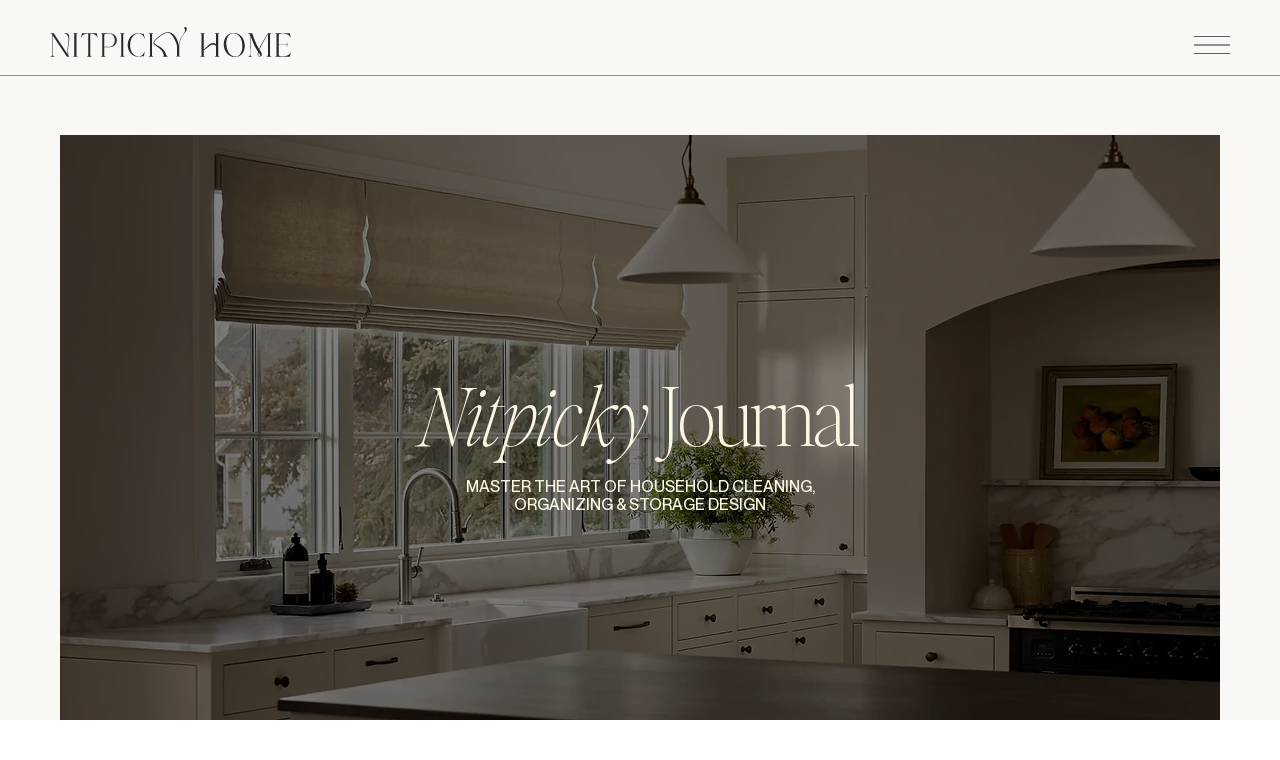

--- FILE ---
content_type: text/css; charset=utf-8
request_url: https://www.thenitpickyhome.com/_serverless/pro-gallery-css-v4-server/layoutCss?ver=2&id=pro-blog&items=0_1510_1006%7C0_3625_5437&container=1100_940_579.75_720&options=gallerySizeType:px%7CgallerySizePx:400%7CimageMargin:50%7CisRTL:false%7CgalleryLayout:2%7CtitlePlacement:SHOW_BELOW%7CcubeRatio:1.3333333333333333%7CisVertical:true%7CtextBoxHeight:231
body_size: -238
content:
#pro-gallery-pro-blog [data-hook="item-container"][data-idx="0"].gallery-item-container{opacity: 1 !important;display: block !important;transition: opacity .2s ease !important;top: 0px !important;left: 0px !important;right: auto !important;height: 565px !important;width: 445px !important;} #pro-gallery-pro-blog [data-hook="item-container"][data-idx="0"] .gallery-item-common-info-outer{height: 231px !important;} #pro-gallery-pro-blog [data-hook="item-container"][data-idx="0"] .gallery-item-common-info{height: 231px !important;width: 100% !important;} #pro-gallery-pro-blog [data-hook="item-container"][data-idx="0"] .gallery-item-wrapper{width: 445px !important;height: 334px !important;margin: 0 !important;} #pro-gallery-pro-blog [data-hook="item-container"][data-idx="0"] .gallery-item-content{width: 445px !important;height: 334px !important;margin: 0px 0px !important;opacity: 1 !important;} #pro-gallery-pro-blog [data-hook="item-container"][data-idx="0"] .gallery-item-hover{width: 445px !important;height: 334px !important;opacity: 1 !important;} #pro-gallery-pro-blog [data-hook="item-container"][data-idx="0"] .item-hover-flex-container{width: 445px !important;height: 334px !important;margin: 0px 0px !important;opacity: 1 !important;} #pro-gallery-pro-blog [data-hook="item-container"][data-idx="0"] .gallery-item-wrapper img{width: 100% !important;height: 100% !important;opacity: 1 !important;} #pro-gallery-pro-blog [data-hook="item-container"][data-idx="1"].gallery-item-container{opacity: 1 !important;display: block !important;transition: opacity .2s ease !important;top: 0px !important;left: 495px !important;right: auto !important;height: 565px !important;width: 445px !important;} #pro-gallery-pro-blog [data-hook="item-container"][data-idx="1"] .gallery-item-common-info-outer{height: 231px !important;} #pro-gallery-pro-blog [data-hook="item-container"][data-idx="1"] .gallery-item-common-info{height: 231px !important;width: 100% !important;} #pro-gallery-pro-blog [data-hook="item-container"][data-idx="1"] .gallery-item-wrapper{width: 445px !important;height: 334px !important;margin: 0 !important;} #pro-gallery-pro-blog [data-hook="item-container"][data-idx="1"] .gallery-item-content{width: 445px !important;height: 334px !important;margin: 0px 0px !important;opacity: 1 !important;} #pro-gallery-pro-blog [data-hook="item-container"][data-idx="1"] .gallery-item-hover{width: 445px !important;height: 334px !important;opacity: 1 !important;} #pro-gallery-pro-blog [data-hook="item-container"][data-idx="1"] .item-hover-flex-container{width: 445px !important;height: 334px !important;margin: 0px 0px !important;opacity: 1 !important;} #pro-gallery-pro-blog [data-hook="item-container"][data-idx="1"] .gallery-item-wrapper img{width: 100% !important;height: 100% !important;opacity: 1 !important;} #pro-gallery-pro-blog .pro-gallery-prerender{height:564.75px !important;}#pro-gallery-pro-blog {height:564.75px !important; width:940px !important;}#pro-gallery-pro-blog .pro-gallery-margin-container {height:564.75px !important;}#pro-gallery-pro-blog .pro-gallery {height:564.75px !important; width:940px !important;}#pro-gallery-pro-blog .pro-gallery-parent-container {height:564.75px !important; width:990px !important;}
★ ★ ★ ★
▶ _Exercise details_
Give every line above again exactly, with no pictures.

▶ _Result below_
--- FILE ---
content_type: text/css; charset=utf-8
request_url: https://www.thenitpickyhome.com/_serverless/pro-gallery-css-v4-server/layoutCss?ver=2&id=pro-blog&items=0_1510_1006%7C0_3625_5437&container=1100_940_579.75_720&options=gallerySizeType:px%7CgallerySizePx:400%7CimageMargin:50%7CisRTL:false%7CgalleryLayout:2%7CtitlePlacement:SHOW_BELOW%7CcubeRatio:1.3333333333333333%7CisVertical:true%7CtextBoxHeight:231
body_size: -238
content:
#pro-gallery-pro-blog [data-hook="item-container"][data-idx="0"].gallery-item-container{opacity: 1 !important;display: block !important;transition: opacity .2s ease !important;top: 0px !important;left: 0px !important;right: auto !important;height: 565px !important;width: 445px !important;} #pro-gallery-pro-blog [data-hook="item-container"][data-idx="0"] .gallery-item-common-info-outer{height: 231px !important;} #pro-gallery-pro-blog [data-hook="item-container"][data-idx="0"] .gallery-item-common-info{height: 231px !important;width: 100% !important;} #pro-gallery-pro-blog [data-hook="item-container"][data-idx="0"] .gallery-item-wrapper{width: 445px !important;height: 334px !important;margin: 0 !important;} #pro-gallery-pro-blog [data-hook="item-container"][data-idx="0"] .gallery-item-content{width: 445px !important;height: 334px !important;margin: 0px 0px !important;opacity: 1 !important;} #pro-gallery-pro-blog [data-hook="item-container"][data-idx="0"] .gallery-item-hover{width: 445px !important;height: 334px !important;opacity: 1 !important;} #pro-gallery-pro-blog [data-hook="item-container"][data-idx="0"] .item-hover-flex-container{width: 445px !important;height: 334px !important;margin: 0px 0px !important;opacity: 1 !important;} #pro-gallery-pro-blog [data-hook="item-container"][data-idx="0"] .gallery-item-wrapper img{width: 100% !important;height: 100% !important;opacity: 1 !important;} #pro-gallery-pro-blog [data-hook="item-container"][data-idx="1"].gallery-item-container{opacity: 1 !important;display: block !important;transition: opacity .2s ease !important;top: 0px !important;left: 495px !important;right: auto !important;height: 565px !important;width: 445px !important;} #pro-gallery-pro-blog [data-hook="item-container"][data-idx="1"] .gallery-item-common-info-outer{height: 231px !important;} #pro-gallery-pro-blog [data-hook="item-container"][data-idx="1"] .gallery-item-common-info{height: 231px !important;width: 100% !important;} #pro-gallery-pro-blog [data-hook="item-container"][data-idx="1"] .gallery-item-wrapper{width: 445px !important;height: 334px !important;margin: 0 !important;} #pro-gallery-pro-blog [data-hook="item-container"][data-idx="1"] .gallery-item-content{width: 445px !important;height: 334px !important;margin: 0px 0px !important;opacity: 1 !important;} #pro-gallery-pro-blog [data-hook="item-container"][data-idx="1"] .gallery-item-hover{width: 445px !important;height: 334px !important;opacity: 1 !important;} #pro-gallery-pro-blog [data-hook="item-container"][data-idx="1"] .item-hover-flex-container{width: 445px !important;height: 334px !important;margin: 0px 0px !important;opacity: 1 !important;} #pro-gallery-pro-blog [data-hook="item-container"][data-idx="1"] .gallery-item-wrapper img{width: 100% !important;height: 100% !important;opacity: 1 !important;} #pro-gallery-pro-blog .pro-gallery-prerender{height:564.75px !important;}#pro-gallery-pro-blog {height:564.75px !important; width:940px !important;}#pro-gallery-pro-blog .pro-gallery-margin-container {height:564.75px !important;}#pro-gallery-pro-blog .pro-gallery {height:564.75px !important; width:940px !important;}#pro-gallery-pro-blog .pro-gallery-parent-container {height:564.75px !important; width:990px !important;}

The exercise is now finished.